* **Brief 1**:
In the abstract on visual sensitivity in type 2 diabetic peripheral neuropathy, what measure was used to assign neuropathy status?
* **Brief 2**:
List every keyword given in the abstract on visual sensitivity in type 2 diabetic peripheral neuropathy.

* **Given text**:
════════

Impaired central vision has been shown to predict diabetic peripheral neuropathy (DPN). Several studies have demonstrated diffuse retinal neurodegenerative changes in diabetic patients prior to retinopathy development, raising the prospect that non-central vision may also be compromised by primary neural damage. We hypothesise that type 2 diabetic patients with DPN exhibit visual sensitivity loss in a distinctive pattern across the visual field, compared with a control group of type 2 diabetic patients without DPN.


Increment light sensitivity was measured by standard perimetry in the central 30° of visual field for two age-matched groups of type 2 diabetic patients, with and without neuropathy (n = 40/30). Neuropathy status was assigned using the neuropathy disability score. Mean visual sensitivity values were calculated globally, for each quadrant and for three eccentricities (0–10°, 11–20° and 21–30°). Data were analysed using a generalised additive mixed model (GAMM).


Global and quadrant between-group visual sensitivity mean differences were marginally but consistently lower (by about 1 dB) in the neuropathy cohort compared with controls. Between-group mean differences increased from 0.36 to 1.81 dB with increasing eccentricity. GAMM analysis, after adjustment for age, showed these differences to be significant beyond 15° eccentricity and monotonically increasing. Retinopathy levels and disease duration were not significant factors within the model (p = 0.90).


Visual sensitivity reduces disproportionately with increasing eccentricity in type 2 diabetic patients with peripheral neuropathy. This sensitivity reduction within the central 30° of visual field may be indicative of more consequential loss in the far periphery.


Diabetes mellitus Perimetry Peripheral neuropathy Type 2 diabetes Visual field Visual sensitivity 



Diabetic peripheral neuropathy


Generalised additive mixed model


Likelihood ratio test


Neuropathy disability score


Optical coherence tomography


Princess Alexandra Hospital


Poor central vision has been identified as an independent risk factor for foot ulceration and lower-extremity amputation in diabetic peripheral neuropathy (DPN) [1, 2]. This association may simply represent reduced visual acuity interfering with the ability of a patient to detect early foot lesions. However, the relationship could alternatively imply a common underlying neuropathological mechanism for reduction in vision and DPN-related ulceration. If this were the case, peripheral vision quality may also be compromised, and this could potentially impair mobility and balance [3, 4, 5]. The relationship between peripheral vision and DPN is currently unknown.

The unique anatomy of the eye, with its transparent media, allows direct and non-invasive optical imaging of nerve structures, especially the cornea and retina. Corneal nerve morphology [6] and corneal sensitivity [7] have both recently demonstrated promising relationships with established clinical measures of DPN. Optical coherence tomography (OCT) has enabled high resolution, non-invasive imaging of the complex neural networks within the retina. Several OCT studies have suggested that diffuse neurodegenerative changes may precede the development of clinically visible vascular complications in the retinas of those with diabetes [8, 9, 10, 11, 12], and a link between thinning of the retinal nerve fibre layer and DPN has recently been demonstrated [13]. Evidence of retinal structural abnormality reinforces the prospect that visual function may be affected by neurodegenerative changes in diabetes—separate from the better-characterised visual dysfunction attributable to retinopathy [14].

════════

* **Data to examine**:
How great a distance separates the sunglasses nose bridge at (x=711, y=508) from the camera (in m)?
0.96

════════

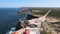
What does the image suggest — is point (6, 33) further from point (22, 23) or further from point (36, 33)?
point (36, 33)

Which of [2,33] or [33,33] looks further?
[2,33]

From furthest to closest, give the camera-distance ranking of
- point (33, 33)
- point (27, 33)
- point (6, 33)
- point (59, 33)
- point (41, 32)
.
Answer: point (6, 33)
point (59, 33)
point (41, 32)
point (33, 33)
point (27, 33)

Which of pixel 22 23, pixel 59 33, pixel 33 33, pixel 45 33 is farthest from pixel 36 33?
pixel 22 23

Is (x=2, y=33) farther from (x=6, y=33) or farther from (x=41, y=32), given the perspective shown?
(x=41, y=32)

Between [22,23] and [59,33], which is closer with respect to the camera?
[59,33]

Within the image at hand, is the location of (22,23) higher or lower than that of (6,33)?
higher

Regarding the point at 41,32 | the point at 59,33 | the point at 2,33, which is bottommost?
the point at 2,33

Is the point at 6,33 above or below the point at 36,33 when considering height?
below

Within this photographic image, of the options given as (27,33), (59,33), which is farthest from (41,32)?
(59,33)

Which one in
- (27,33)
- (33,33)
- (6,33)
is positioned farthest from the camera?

════════

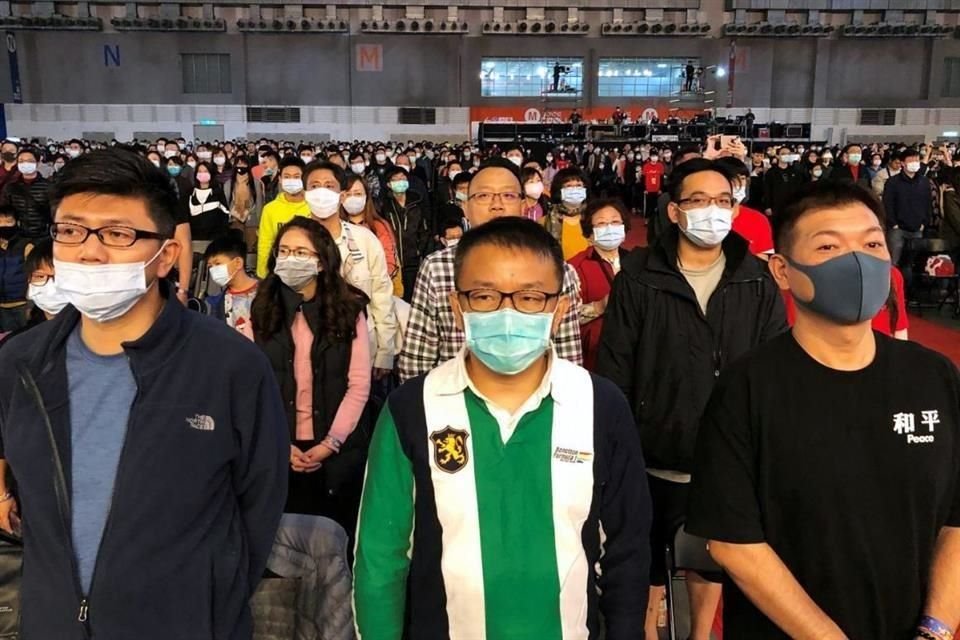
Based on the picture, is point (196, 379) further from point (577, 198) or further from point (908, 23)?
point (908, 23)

════════

* **Answer area 1**:
The neuropathy disability score.

* **Answer area 2**:
Diabetes mellitus, Perimetry, Peripheral neuropathy, Type 2 diabetes, Visual field, Visual sensitivity